#### What the task requires:
In the entries below, print exactly the lines from the first through the one with "[camera-trap image, curated labels]", both included, and none of the pictures.

Dataset entries:

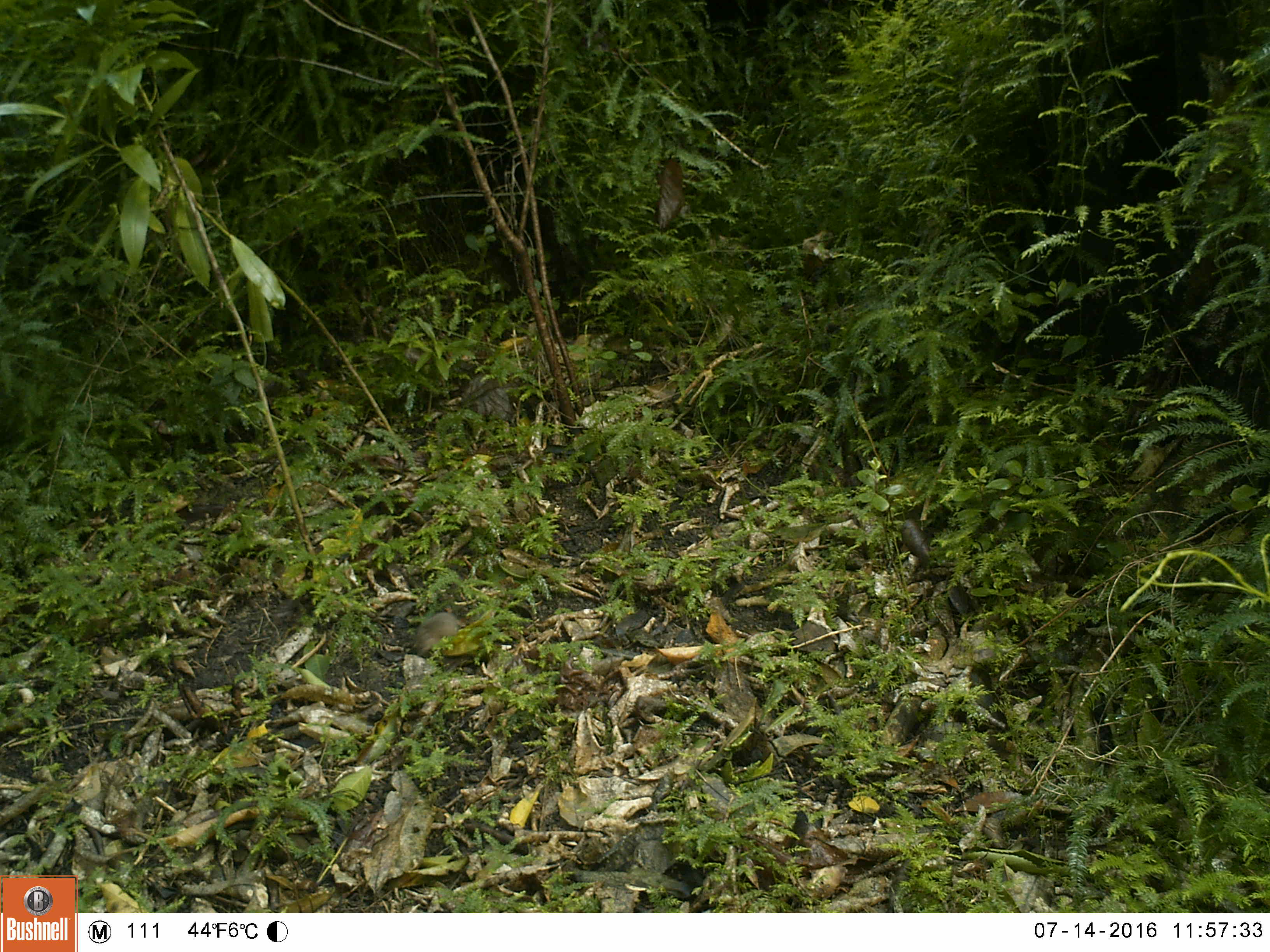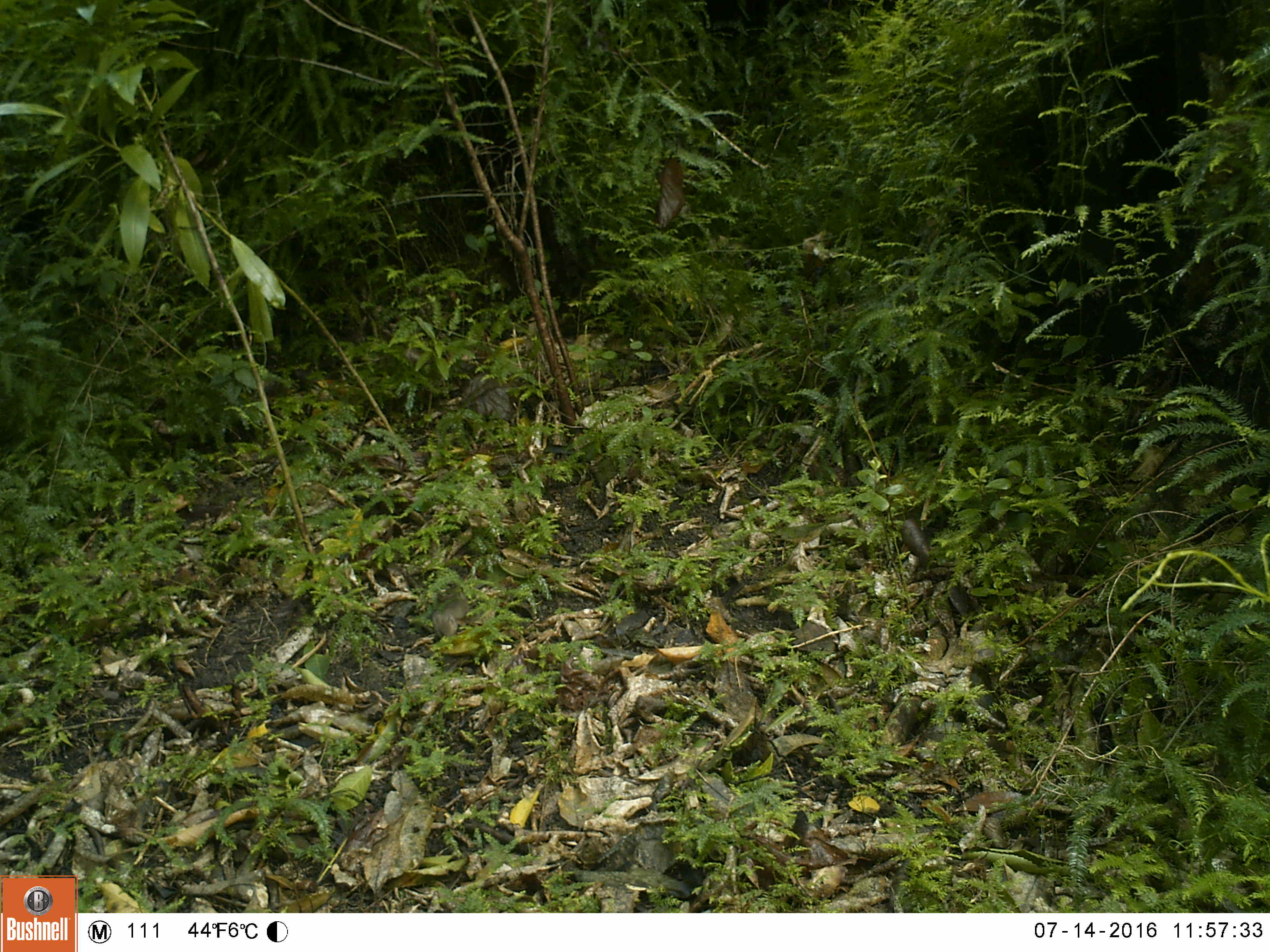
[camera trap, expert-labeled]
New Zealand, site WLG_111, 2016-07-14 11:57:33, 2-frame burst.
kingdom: Animalia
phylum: Chordata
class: Mammalia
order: Rodentia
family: Muridae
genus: Mus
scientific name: Mus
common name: mouse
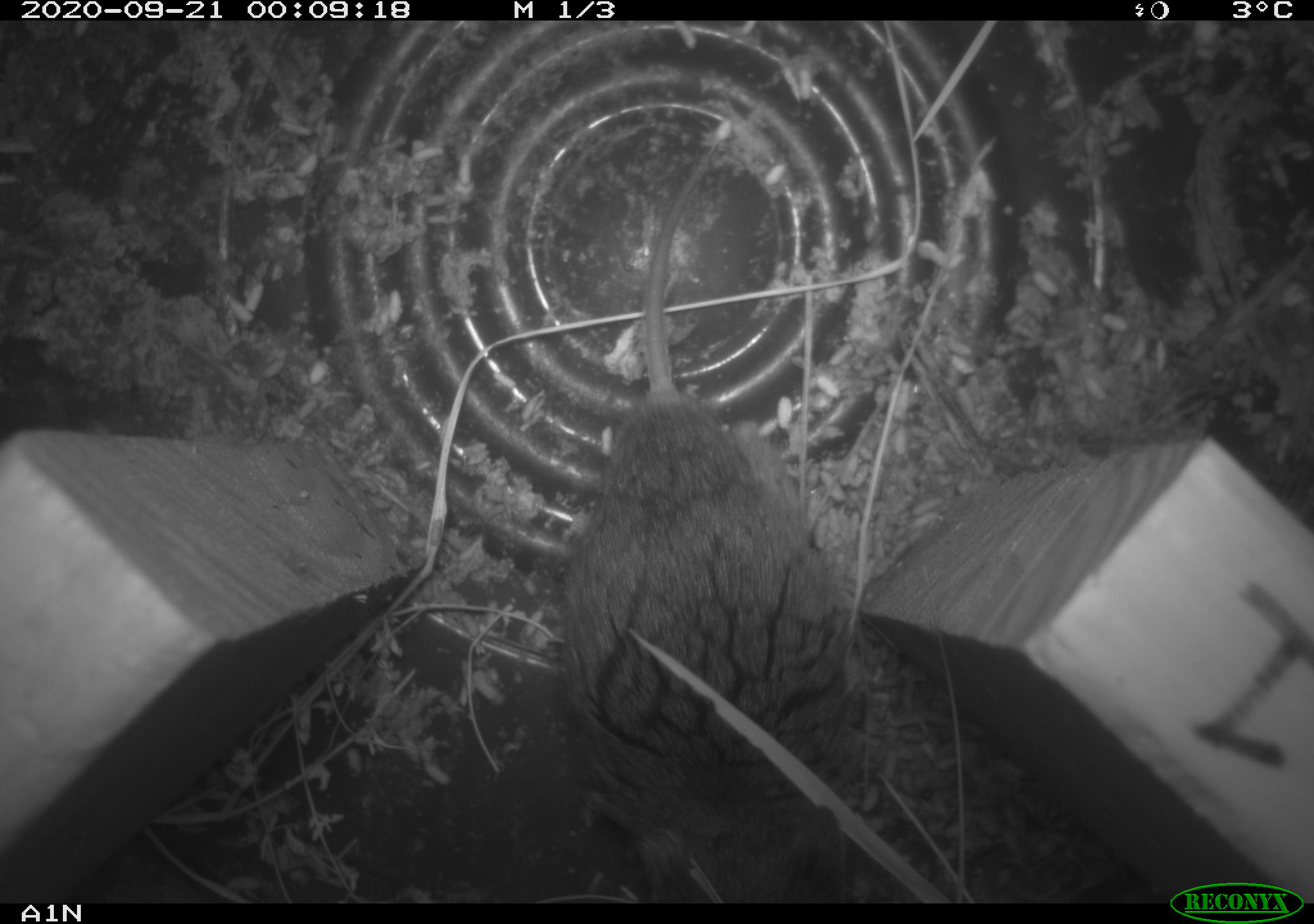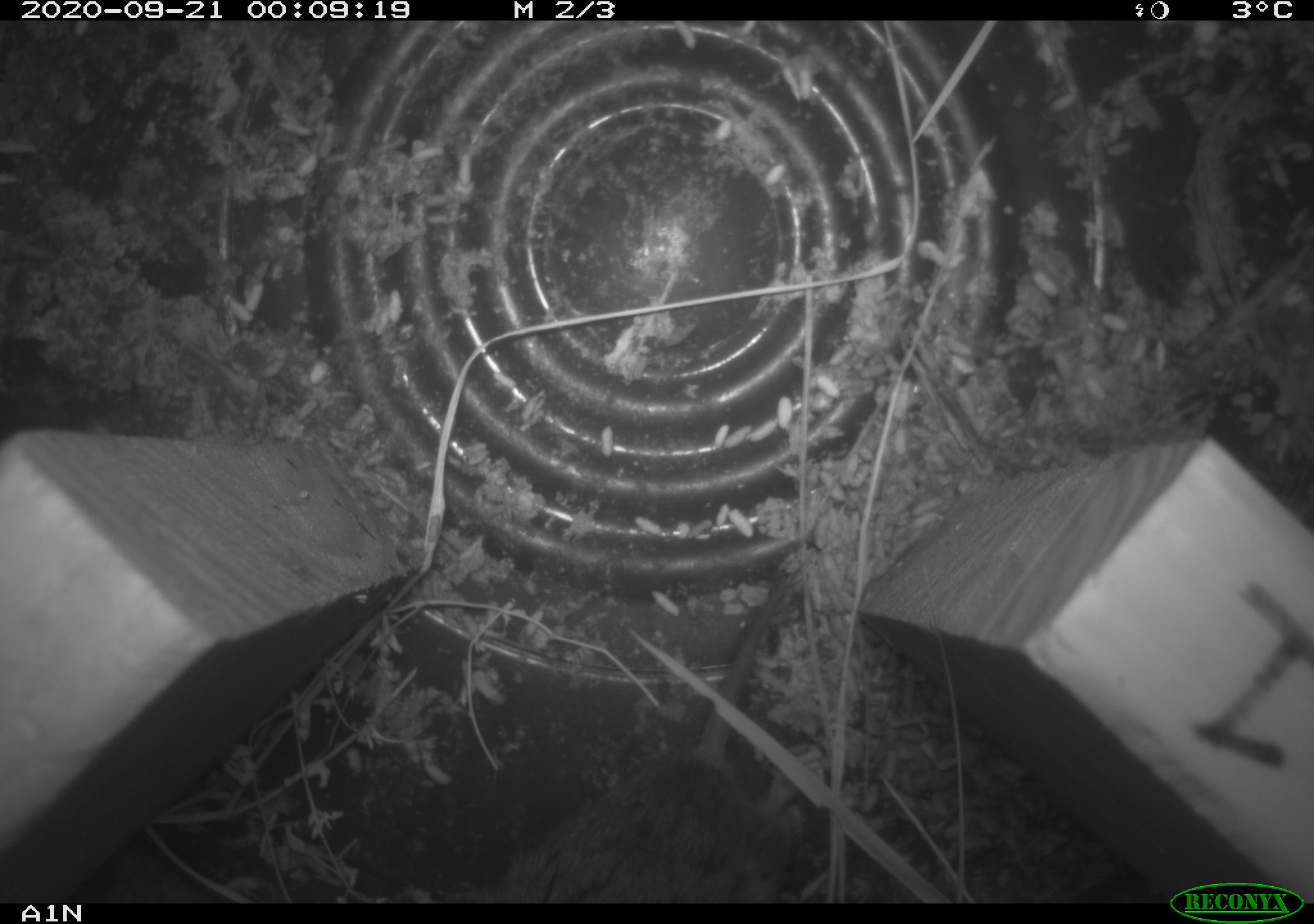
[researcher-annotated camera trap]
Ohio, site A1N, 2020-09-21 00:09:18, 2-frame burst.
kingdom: Animalia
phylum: Chordata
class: Mammalia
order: Rodentia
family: Cricetidae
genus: Microtus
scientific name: Microtus pennsylvanicus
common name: meadow vole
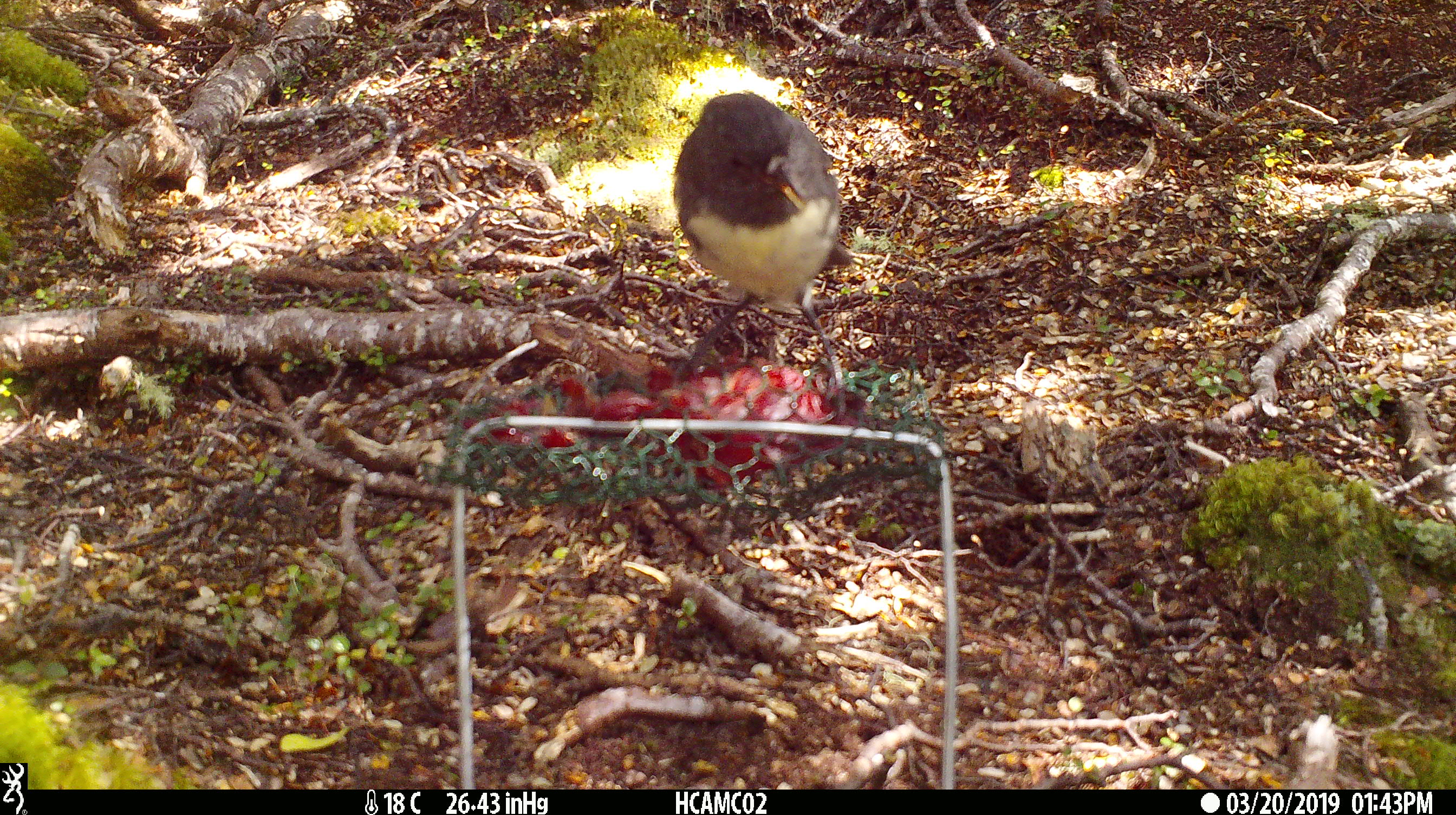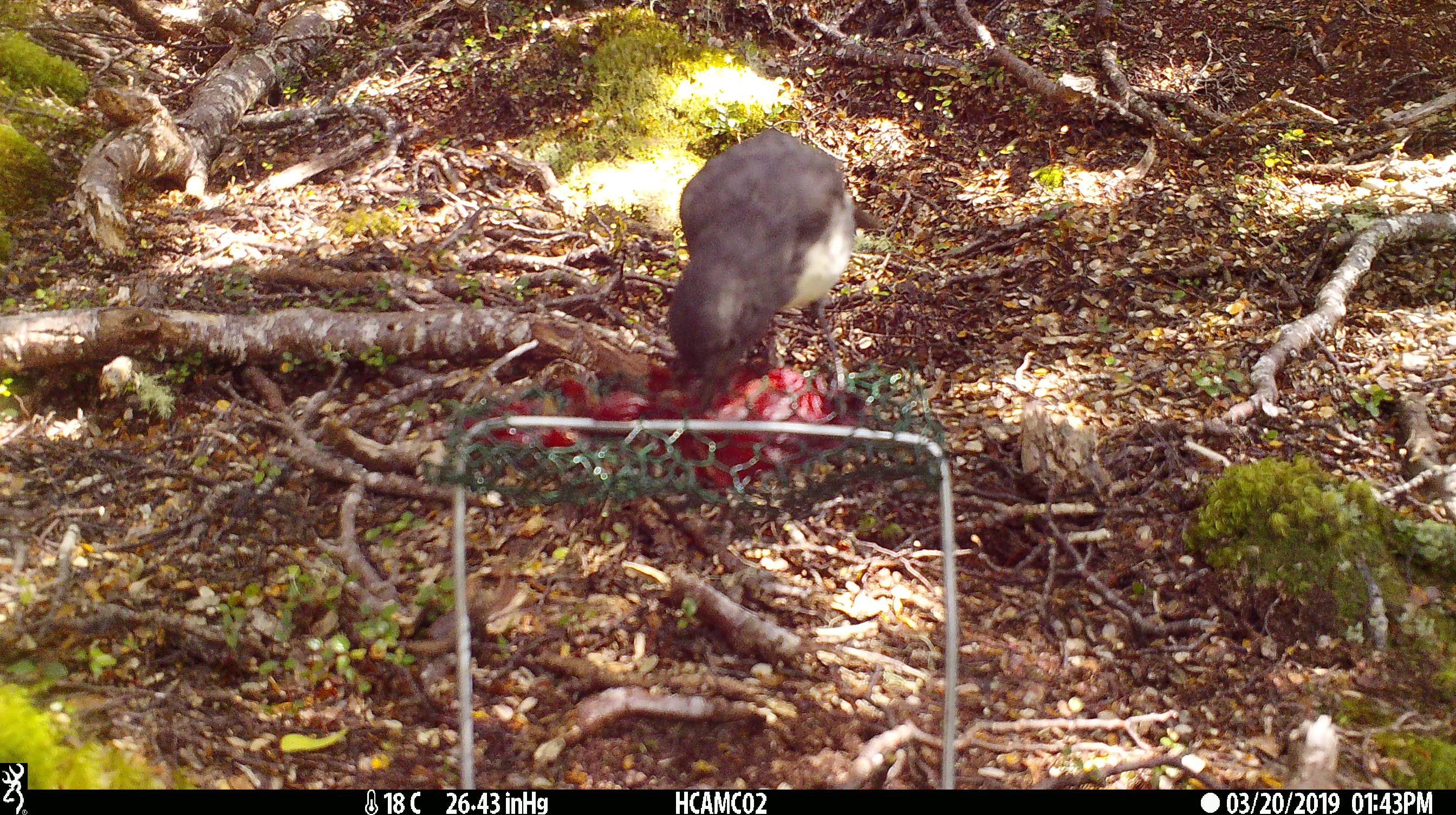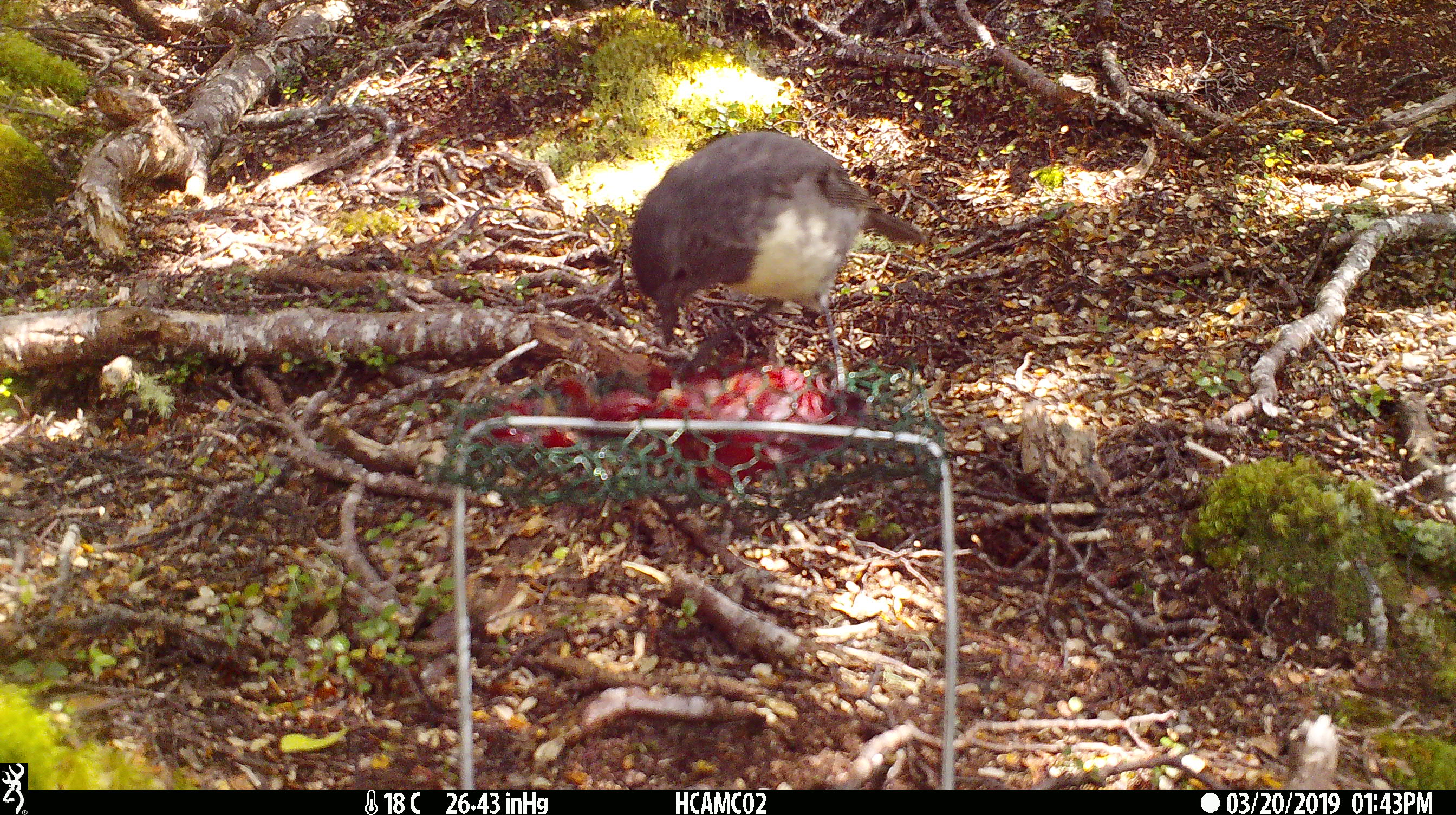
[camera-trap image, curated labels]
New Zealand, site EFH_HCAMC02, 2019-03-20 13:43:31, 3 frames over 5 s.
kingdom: Animalia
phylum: Chordata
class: Aves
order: Passeriformes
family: Petroicidae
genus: Petroica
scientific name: Petroica australis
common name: new zealand robin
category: robin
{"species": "robin (new zealand robin) (Petroica australis)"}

#### Answer section:
[camera trap, expert-labeled]
New Zealand, site WLG_111, 2016-07-14 11:57:33, 2-frame burst.
kingdom: Animalia
phylum: Chordata
class: Mammalia
order: Rodentia
family: Muridae
genus: Mus
scientific name: Mus
common name: mouse
[researcher-annotated camera trap]
Ohio, site A1N, 2020-09-21 00:09:18, 2-frame burst.
kingdom: Animalia
phylum: Chordata
class: Mammalia
order: Rodentia
family: Cricetidae
genus: Microtus
scientific name: Microtus pennsylvanicus
common name: meadow vole
[camera-trap image, curated labels]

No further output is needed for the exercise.